### Instruction
Output all lines exactly.

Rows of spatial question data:
begin

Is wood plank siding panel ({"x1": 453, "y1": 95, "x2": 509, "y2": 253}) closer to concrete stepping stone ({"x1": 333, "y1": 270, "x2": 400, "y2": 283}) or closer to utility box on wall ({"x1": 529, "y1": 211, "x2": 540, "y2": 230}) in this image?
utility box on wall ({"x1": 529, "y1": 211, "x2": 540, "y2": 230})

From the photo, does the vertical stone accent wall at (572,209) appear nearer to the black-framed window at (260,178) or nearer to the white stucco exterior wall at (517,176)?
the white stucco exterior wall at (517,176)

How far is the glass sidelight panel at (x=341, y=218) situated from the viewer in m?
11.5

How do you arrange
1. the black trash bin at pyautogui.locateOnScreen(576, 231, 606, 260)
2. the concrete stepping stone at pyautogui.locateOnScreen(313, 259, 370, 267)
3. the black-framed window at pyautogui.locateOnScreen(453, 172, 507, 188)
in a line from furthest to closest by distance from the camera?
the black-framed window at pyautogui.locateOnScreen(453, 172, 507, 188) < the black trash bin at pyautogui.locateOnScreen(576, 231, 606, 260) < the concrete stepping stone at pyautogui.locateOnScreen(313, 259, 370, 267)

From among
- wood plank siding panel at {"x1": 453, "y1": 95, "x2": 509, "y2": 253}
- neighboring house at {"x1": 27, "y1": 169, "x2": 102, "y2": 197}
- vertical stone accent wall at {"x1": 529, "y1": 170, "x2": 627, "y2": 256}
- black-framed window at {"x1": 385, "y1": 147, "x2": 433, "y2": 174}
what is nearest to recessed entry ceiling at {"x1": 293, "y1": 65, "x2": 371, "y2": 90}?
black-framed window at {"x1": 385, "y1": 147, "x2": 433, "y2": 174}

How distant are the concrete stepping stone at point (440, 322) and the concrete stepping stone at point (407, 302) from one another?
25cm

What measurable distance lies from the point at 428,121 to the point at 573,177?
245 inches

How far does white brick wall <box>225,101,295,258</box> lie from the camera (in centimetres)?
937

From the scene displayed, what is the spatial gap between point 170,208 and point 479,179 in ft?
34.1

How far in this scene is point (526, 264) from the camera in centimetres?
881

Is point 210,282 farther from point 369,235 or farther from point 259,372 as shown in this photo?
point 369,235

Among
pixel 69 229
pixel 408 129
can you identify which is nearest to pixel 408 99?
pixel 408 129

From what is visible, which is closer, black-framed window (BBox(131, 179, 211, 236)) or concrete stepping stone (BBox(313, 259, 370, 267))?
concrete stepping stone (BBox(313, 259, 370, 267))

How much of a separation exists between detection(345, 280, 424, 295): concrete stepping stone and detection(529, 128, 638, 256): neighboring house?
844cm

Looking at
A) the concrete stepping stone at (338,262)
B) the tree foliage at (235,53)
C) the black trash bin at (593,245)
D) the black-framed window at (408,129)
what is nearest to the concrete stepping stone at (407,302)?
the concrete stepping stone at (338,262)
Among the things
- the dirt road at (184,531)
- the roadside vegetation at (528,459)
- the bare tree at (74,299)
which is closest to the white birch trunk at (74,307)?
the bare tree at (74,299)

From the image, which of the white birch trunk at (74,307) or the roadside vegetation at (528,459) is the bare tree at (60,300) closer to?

end

### Solution below
Is wood plank siding panel ({"x1": 453, "y1": 95, "x2": 509, "y2": 253}) closer to concrete stepping stone ({"x1": 333, "y1": 270, "x2": 400, "y2": 283}) or closer to utility box on wall ({"x1": 529, "y1": 211, "x2": 540, "y2": 230}) in this image?
utility box on wall ({"x1": 529, "y1": 211, "x2": 540, "y2": 230})

From the photo, does the vertical stone accent wall at (572,209) appear nearer to the black-framed window at (260,178) or nearer to the white stucco exterior wall at (517,176)?
the white stucco exterior wall at (517,176)

How far is the glass sidelight panel at (x=341, y=218) situated from the viewer in m?
11.5

How do you arrange
1. the black trash bin at pyautogui.locateOnScreen(576, 231, 606, 260)
2. the concrete stepping stone at pyautogui.locateOnScreen(313, 259, 370, 267)
3. the black-framed window at pyautogui.locateOnScreen(453, 172, 507, 188)
in a line from furthest to closest by distance from the camera?
the black-framed window at pyautogui.locateOnScreen(453, 172, 507, 188) < the black trash bin at pyautogui.locateOnScreen(576, 231, 606, 260) < the concrete stepping stone at pyautogui.locateOnScreen(313, 259, 370, 267)

From among
- wood plank siding panel at {"x1": 453, "y1": 95, "x2": 509, "y2": 253}
- neighboring house at {"x1": 27, "y1": 169, "x2": 102, "y2": 197}
- vertical stone accent wall at {"x1": 529, "y1": 170, "x2": 627, "y2": 256}
- black-framed window at {"x1": 385, "y1": 147, "x2": 433, "y2": 174}
what is nearest to recessed entry ceiling at {"x1": 293, "y1": 65, "x2": 371, "y2": 90}?
black-framed window at {"x1": 385, "y1": 147, "x2": 433, "y2": 174}

How distant are the concrete stepping stone at point (440, 322) and the concrete stepping stone at point (407, 302) from one another?
25cm

What measurable distance lies from the point at 428,121 to the point at 573,177?
245 inches

How far does white brick wall <box>225,101,295,258</box> lie from the camera (in centimetres)?
937

From the scene displayed, what is the spatial gap between point 170,208 and point 479,179 in ft?
34.1

How far in this scene is point (526, 264) from the camera in centimetres?
881

Is point 210,282 farther from point 369,235 or farther from point 259,372 as shown in this photo?
point 369,235

Among
pixel 69 229
pixel 408 129
can you identify which is nearest to pixel 408 99?
pixel 408 129

From what is visible, which is closer, black-framed window (BBox(131, 179, 211, 236)) or concrete stepping stone (BBox(313, 259, 370, 267))?
concrete stepping stone (BBox(313, 259, 370, 267))

How much of a separation exists between detection(345, 280, 424, 295): concrete stepping stone and detection(529, 128, 638, 256): neighboring house?
844cm

Looking at
A) the concrete stepping stone at (338,262)
B) the tree foliage at (235,53)
C) the black trash bin at (593,245)
D) the black-framed window at (408,129)
what is nearest to the concrete stepping stone at (407,302)?
the concrete stepping stone at (338,262)
Among the things
- the dirt road at (184,531)
- the roadside vegetation at (528,459)
- the bare tree at (74,299)
which is closest to the white birch trunk at (74,307)?
the bare tree at (74,299)

From the image, which of the white birch trunk at (74,307) or the roadside vegetation at (528,459) is the bare tree at (60,300) closer to?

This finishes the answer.